The Weeks Turned Into Months



I remember when Stella turned three months old. My best friends were in town and it was the last time I used weeks to describe how old she was to the world, just as I stopped counting in days when she hit number seven. On 5.21.09, she was no longer twelve weeks old. She was three months old and it blew our minds at the time. And it kind of felt monumental, a milestone in her little life.

Even though only ninety some days had passed, the three of us had already been through so much together. Her birth was a thirty-six hour saga that left us in a state of blissful exhaustion. We parented with total abandonment and lots of sleep deprivation. We kept a detailed diary of her feeding and sleeping and pooping and watched her change from day to day. We saw her first smiles and coos and watched television during her three am feedings. I bathed with her in the tub every single day, studying her little limbs as I gently cleaned her on a nightly basis. When she spent a week straight in collicky hell, I had to hold her like a football, her face down in my hands, her legs straddled around my forearm, and take her on long walks around the city. I would sing You Are My Sunshine on repeat until she finally fell asleep, somewhere between our loft and Pershing Square. The camera lived around my neck in those three months and we constantly found ourselves repeating to one another, look at her, look at her, look at her.
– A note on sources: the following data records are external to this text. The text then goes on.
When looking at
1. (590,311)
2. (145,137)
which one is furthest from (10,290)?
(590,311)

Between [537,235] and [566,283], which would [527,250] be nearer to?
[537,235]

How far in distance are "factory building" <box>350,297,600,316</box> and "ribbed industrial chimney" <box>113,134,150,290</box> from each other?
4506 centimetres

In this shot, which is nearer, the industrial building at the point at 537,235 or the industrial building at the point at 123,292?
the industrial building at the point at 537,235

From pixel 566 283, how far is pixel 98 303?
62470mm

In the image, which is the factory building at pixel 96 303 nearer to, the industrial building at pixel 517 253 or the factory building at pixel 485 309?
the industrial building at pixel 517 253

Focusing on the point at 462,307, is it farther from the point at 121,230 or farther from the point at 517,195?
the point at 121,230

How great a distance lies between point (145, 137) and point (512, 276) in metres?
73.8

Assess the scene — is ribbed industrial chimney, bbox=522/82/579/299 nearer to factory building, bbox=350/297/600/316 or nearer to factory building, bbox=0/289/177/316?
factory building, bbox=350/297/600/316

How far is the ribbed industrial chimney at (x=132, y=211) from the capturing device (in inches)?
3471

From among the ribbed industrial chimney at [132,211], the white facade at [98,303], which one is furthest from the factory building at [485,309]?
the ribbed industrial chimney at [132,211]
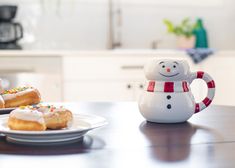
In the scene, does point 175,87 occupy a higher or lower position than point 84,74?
higher

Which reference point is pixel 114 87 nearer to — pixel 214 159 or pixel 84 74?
pixel 84 74

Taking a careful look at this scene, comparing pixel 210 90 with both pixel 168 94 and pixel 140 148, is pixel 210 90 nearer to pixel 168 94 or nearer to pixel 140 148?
pixel 168 94

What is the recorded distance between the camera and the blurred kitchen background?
307cm

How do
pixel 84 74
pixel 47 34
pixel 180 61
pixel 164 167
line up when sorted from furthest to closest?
1. pixel 47 34
2. pixel 84 74
3. pixel 180 61
4. pixel 164 167

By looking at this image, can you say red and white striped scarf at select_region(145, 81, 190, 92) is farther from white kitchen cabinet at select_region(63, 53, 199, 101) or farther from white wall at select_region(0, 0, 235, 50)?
white wall at select_region(0, 0, 235, 50)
We took this photo on her three month mark and quietly congratulated ourselves for making it that far. She was so big and mohawky and full of independence. This was the only way she would let us hold her those days. Girl needed some space.



If it is possible to miss Margot more than yesterday, I miss her even more today, three months to the day since she was here and then wasn't.

5 comments:

still life angie said...

Three months. It seems like so much time, but really it is just a blink. I remember thinking that 12 weeks was some magic number for me, both with my living daughter and the grief after my second daughter died. And it wasn't. It is just as you said, Impossible that it could feel more painful, inconceivable that I could miss her more, love her more, and then 12 weeks and one day later, and I miss her, love her, ache for her more. Abiding with you and K and S.

Hope's Mama said...

I distinctly remember this happening as well. I know it was around 15 weeks. Suddenly when asked how long it had been, I could no longer remember. So then we counted months, but if you asked me now, I'd be hard pressed to tell you the exact number. All I know is, three years is almost upon us. I suppose at some point, when I'm old and craggy, it might even get hard to remember how many years it has been. I know one thing though, and that's that I'll never forget.
15 months after she died, when her brother was born, I remember the same thing happening. No longer remembering what week were in and then counting his monthly milestones. And I also remember the contrast of it all. Watching him grow, change and evolve in those weeks and months - all the things she never got to do. And will never get to do. Our newborn, frozen in time.
Thinking of you guys, and baby Margot.

brianna said...

I think the missing only grows as time goes on but it does get more manageable.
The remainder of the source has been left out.